>>>>>

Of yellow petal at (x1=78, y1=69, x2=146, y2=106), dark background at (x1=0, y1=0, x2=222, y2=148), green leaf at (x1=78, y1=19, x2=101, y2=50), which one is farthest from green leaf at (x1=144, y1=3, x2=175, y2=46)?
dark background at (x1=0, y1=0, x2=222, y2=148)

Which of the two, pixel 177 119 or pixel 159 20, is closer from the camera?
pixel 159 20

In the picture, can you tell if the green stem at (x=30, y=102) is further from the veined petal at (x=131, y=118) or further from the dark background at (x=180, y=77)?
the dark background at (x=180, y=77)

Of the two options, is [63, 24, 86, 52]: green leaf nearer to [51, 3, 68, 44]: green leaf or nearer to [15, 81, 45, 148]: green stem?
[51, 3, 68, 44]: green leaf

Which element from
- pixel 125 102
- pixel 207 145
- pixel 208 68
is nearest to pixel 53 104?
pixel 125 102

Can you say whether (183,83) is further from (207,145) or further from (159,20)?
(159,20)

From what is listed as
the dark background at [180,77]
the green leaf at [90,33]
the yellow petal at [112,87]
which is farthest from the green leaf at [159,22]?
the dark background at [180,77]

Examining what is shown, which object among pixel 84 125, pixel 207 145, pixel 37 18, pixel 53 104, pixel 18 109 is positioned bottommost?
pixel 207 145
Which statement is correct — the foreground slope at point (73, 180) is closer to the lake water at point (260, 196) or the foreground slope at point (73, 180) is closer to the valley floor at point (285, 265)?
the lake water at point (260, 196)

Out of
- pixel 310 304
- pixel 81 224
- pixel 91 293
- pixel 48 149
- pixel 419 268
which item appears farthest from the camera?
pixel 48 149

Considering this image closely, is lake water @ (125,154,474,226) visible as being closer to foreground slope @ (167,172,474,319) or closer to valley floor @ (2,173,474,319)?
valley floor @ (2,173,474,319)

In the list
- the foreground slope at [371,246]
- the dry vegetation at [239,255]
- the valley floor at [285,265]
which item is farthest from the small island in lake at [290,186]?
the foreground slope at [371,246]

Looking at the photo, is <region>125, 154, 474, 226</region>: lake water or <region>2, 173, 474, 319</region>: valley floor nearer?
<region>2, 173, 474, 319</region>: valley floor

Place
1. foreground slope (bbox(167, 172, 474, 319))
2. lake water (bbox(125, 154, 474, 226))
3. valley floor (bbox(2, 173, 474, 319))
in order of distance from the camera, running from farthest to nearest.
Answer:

<<<<<

__任务要求__:
修改上方整个列表：将其中所有的“green stem”换成“green stalk”，其余内容一律保持原样，输出修改后的完整列表。

__完整答复__:
Of yellow petal at (x1=78, y1=69, x2=146, y2=106), dark background at (x1=0, y1=0, x2=222, y2=148), green leaf at (x1=78, y1=19, x2=101, y2=50), which one is farthest from green leaf at (x1=144, y1=3, x2=175, y2=46)?
dark background at (x1=0, y1=0, x2=222, y2=148)

Which of the two, pixel 177 119 or pixel 159 20, is closer from the camera?
pixel 159 20

In the picture, can you tell if the green stalk at (x=30, y=102) is further from the veined petal at (x=131, y=118) or further from the dark background at (x=180, y=77)?
the dark background at (x=180, y=77)

Of the two options, is [63, 24, 86, 52]: green leaf nearer to [51, 3, 68, 44]: green leaf or nearer to [15, 81, 45, 148]: green stalk?
[51, 3, 68, 44]: green leaf

Which element from
- pixel 125 102
- pixel 207 145
- pixel 208 68
is nearest to pixel 53 104?
pixel 125 102

Can you say whether (183,83) is further from (207,145) or further from (159,20)?
(159,20)

From what is listed as
the dark background at [180,77]
the green leaf at [90,33]
the yellow petal at [112,87]
which is farthest from the green leaf at [159,22]?
the dark background at [180,77]

Examining what is shown, which object among pixel 84 125, pixel 207 145, pixel 37 18, pixel 53 104, pixel 18 109 is positioned bottommost?
pixel 207 145
Which statement is correct — the foreground slope at point (73, 180) is closer to the lake water at point (260, 196) or the foreground slope at point (73, 180) is closer to the valley floor at point (285, 265)?
the lake water at point (260, 196)

Out of
- pixel 310 304
- pixel 81 224
- pixel 91 293
- pixel 48 149
- pixel 419 268
which item appears farthest from the camera?
pixel 48 149

Considering this image closely, is lake water @ (125,154,474,226) visible as being closer to foreground slope @ (167,172,474,319) or closer to valley floor @ (2,173,474,319)?
valley floor @ (2,173,474,319)

In the list
- the foreground slope at [371,246]
- the dry vegetation at [239,255]
- the valley floor at [285,265]
which item is farthest from the small island in lake at [290,186]?
the foreground slope at [371,246]

Looking at the photo, is <region>125, 154, 474, 226</region>: lake water or <region>2, 173, 474, 319</region>: valley floor nearer?
<region>2, 173, 474, 319</region>: valley floor

Place
1. foreground slope (bbox(167, 172, 474, 319))
2. lake water (bbox(125, 154, 474, 226))
3. valley floor (bbox(2, 173, 474, 319))
in order of distance from the camera, running from farthest to nearest.
Answer:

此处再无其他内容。